● Exercise data:
━━━━━━━━━━

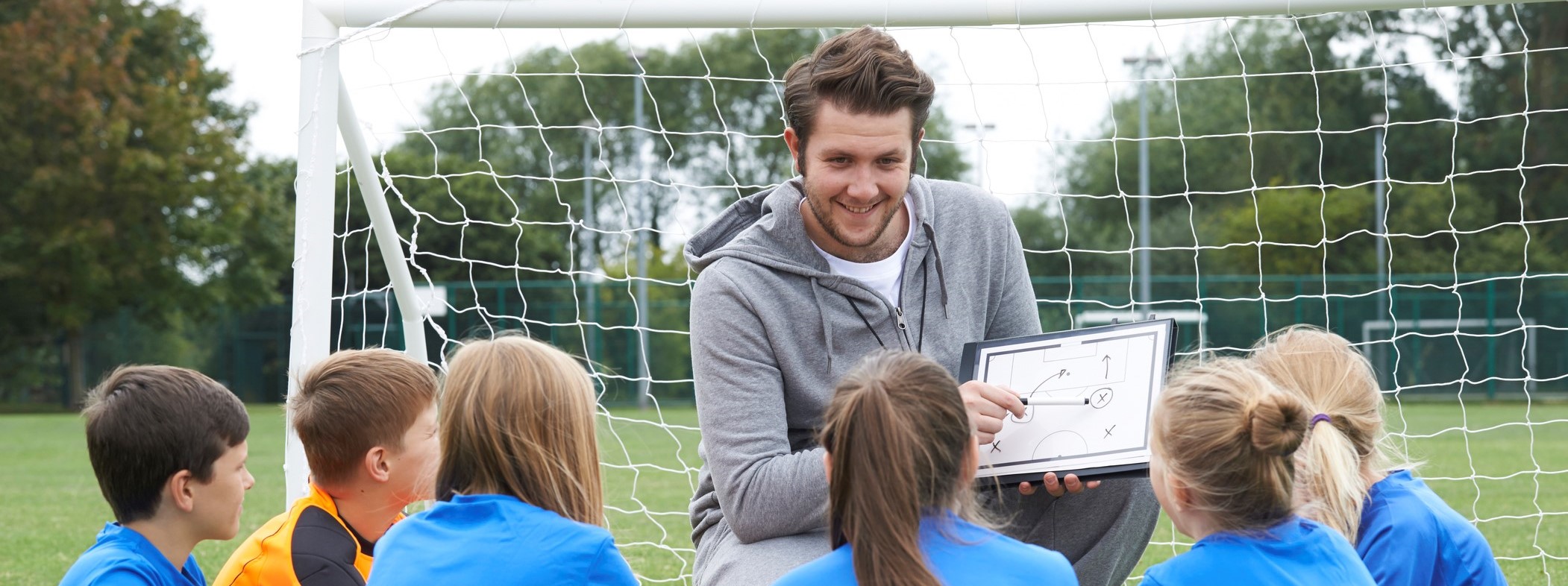 entraîneur qui parle à des jeunes à coté d'une cage de football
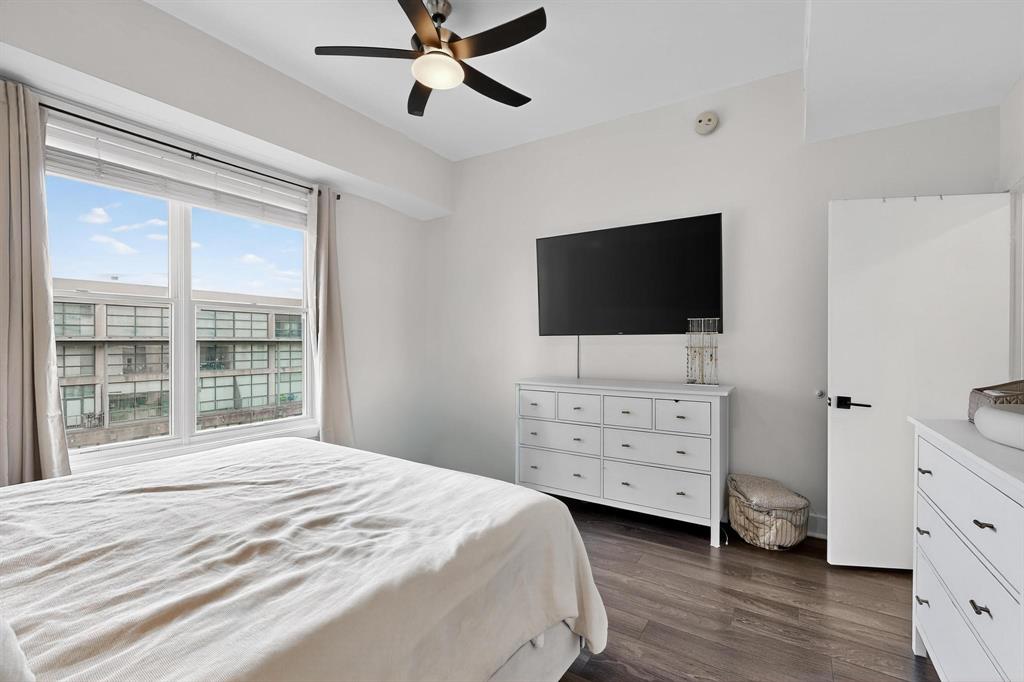 5055 Addison Circle, Unit 736 Addison, TX 75001 - Photo 19 of 34 a bedroom with a bed and a flat tv screen on dresser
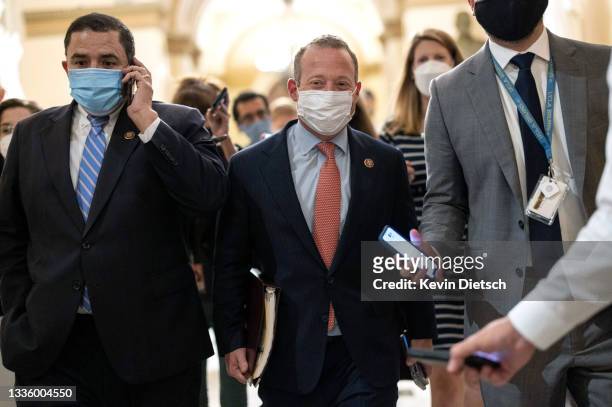 Rep. Josh Gottheimer and Rep. Henry Cuellar walk to the office of House Speaker Nancy Pelosi at the Capitol on August 23, 2021 in Washington, DC....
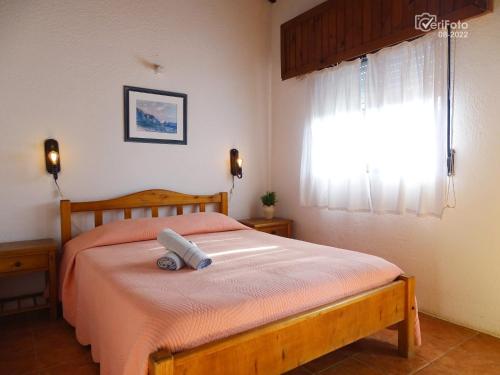 1 dormitorio con cama y ventana en Complejo Dunas del Diablo, en Punta del Diablo
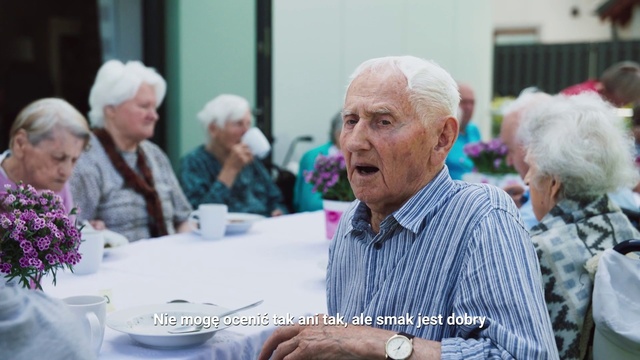 Video Reference: Community, Grandparent, Event, Adaptation, Retirement home, Lunch, Person, Man, Table, Woman, People, Cake, Standing, Older, Front, Holding, Food, Group, Wearing, Walking, Street, Talking, White, Large, Birthday, Cutting, Blue, Crowd, Plate, Room, Human face, Clothing, Senior citizen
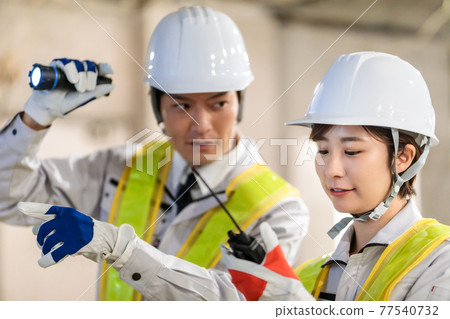 Workers using transceivers at construction sites 77540732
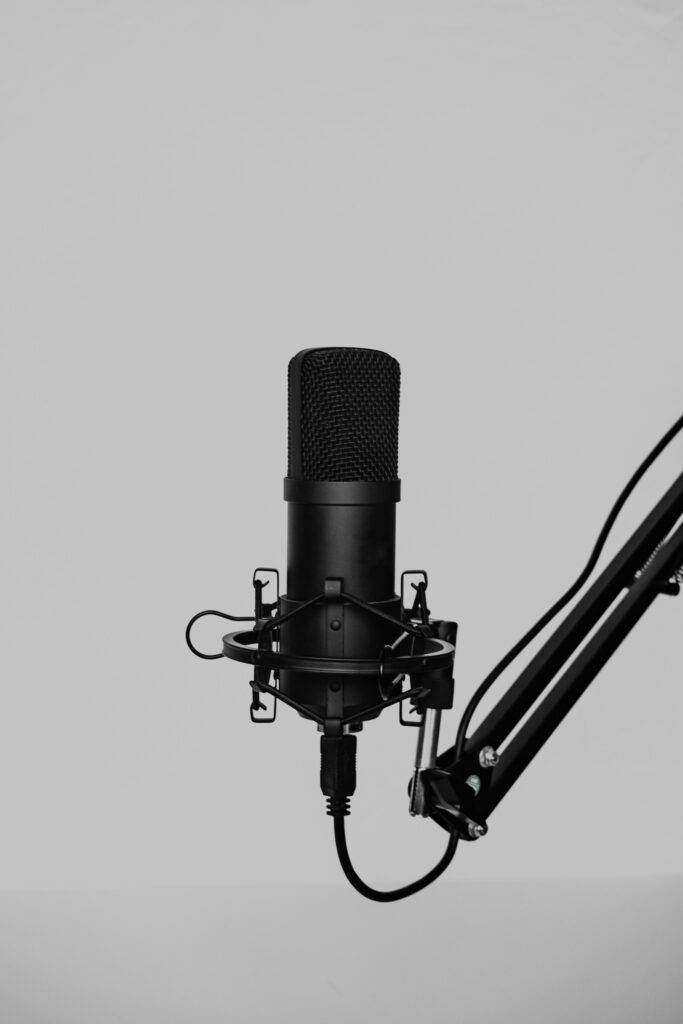 Podcast-Werbung: schwarzes Kondensatormikrofon mit Spinne an einem Gelenkarm im Studio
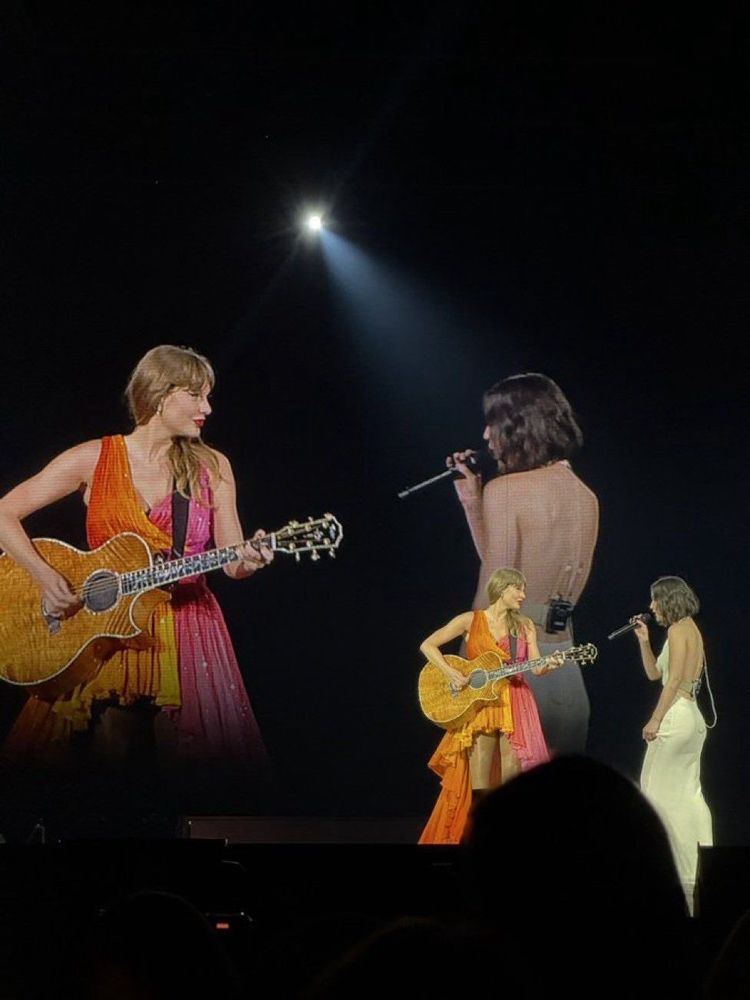 Taylor Swift and Gracie Abrams onstage at the Eras Tour in Toronto, Canada. 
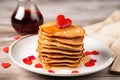 stacked heart-shaped pancakes with syrup for valentines day breakfast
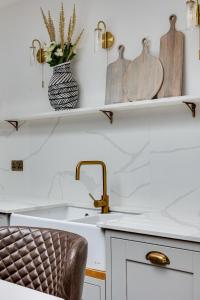 a kitchen with a sink and a counter with a chair at Luxury Georgian Townhouse with Cinema and parking in Chester +22 photos
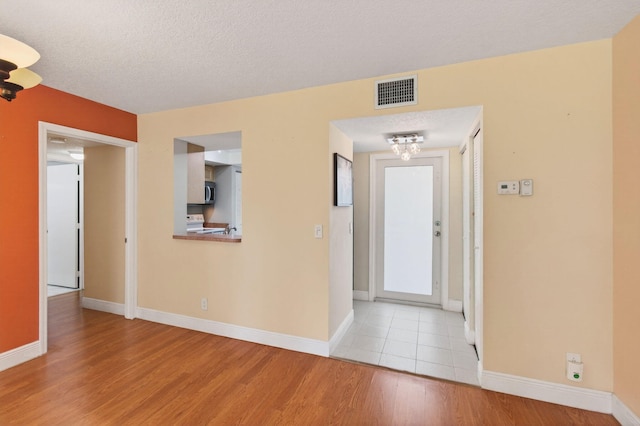 16 Willowbrook Ln Unit 102, Delray Beach, FL 33446 - entryway with wood finished floors and a textured ceiling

━━━━━━━━━━

● What you need to do: Recast every line of the material above as a Markdown table with the columns Row and Material line, numbering the rows and skipping any blank lines. Leave the pictures out of the answer.

● Task result:
| Row | Material line |
|---|---|
| 1 |  entraîneur qui parle à des jeunes à coté d'une cage de football |
| 2 |  5055 Addison Circle, Unit 736 Addison, TX 75001 - Photo 19 of 34 a bedroom with a bed and a flat tv screen on dresser |
| 3 |  Rep. Josh Gottheimer and Rep. Henry Cuellar walk to the office of House Speaker Nancy Pelosi at the Capitol on August 23, 2021 in Washington, DC.... |
| 4 |  1 dormitorio con cama y ventana en Complejo Dunas del Diablo, en Punta del Diablo |
| 5 |  Video Reference: Community, Grandparent, Event, Adaptation, Retirement home, Lunch, Person, Man, Table, Woman, People, Cake, Standing, Older, Front, Holding, Food, Group, Wearing, Walking, Street, Talking, White, Large, Birthday, Cutting, Blue, Crowd, Plate, Room, Human face, Clothing, Senior citizen |
| 6 |  Workers using transceivers at construction sites 77540732 |
| 7 |  Podcast-Werbung: schwarzes Kondensatormikrofon mit Spinne an einem Gelenkarm im Studio |
| 8 |  Taylor Swift and Gracie Abrams onstage at the Eras Tour in Toronto, Canada.  |
| 9 |  stacked heart-shaped pancakes with syrup for valentines day breakfast |
| 10 |  a kitchen with a sink and a counter with a chair at Luxury Georgian Townhouse with Cinema and parking in Chester +22 photos |
| 11 |  16 Willowbrook Ln Unit 102, Delray Beach, FL 33446 - entryway with wood finished floors and a textured ceiling |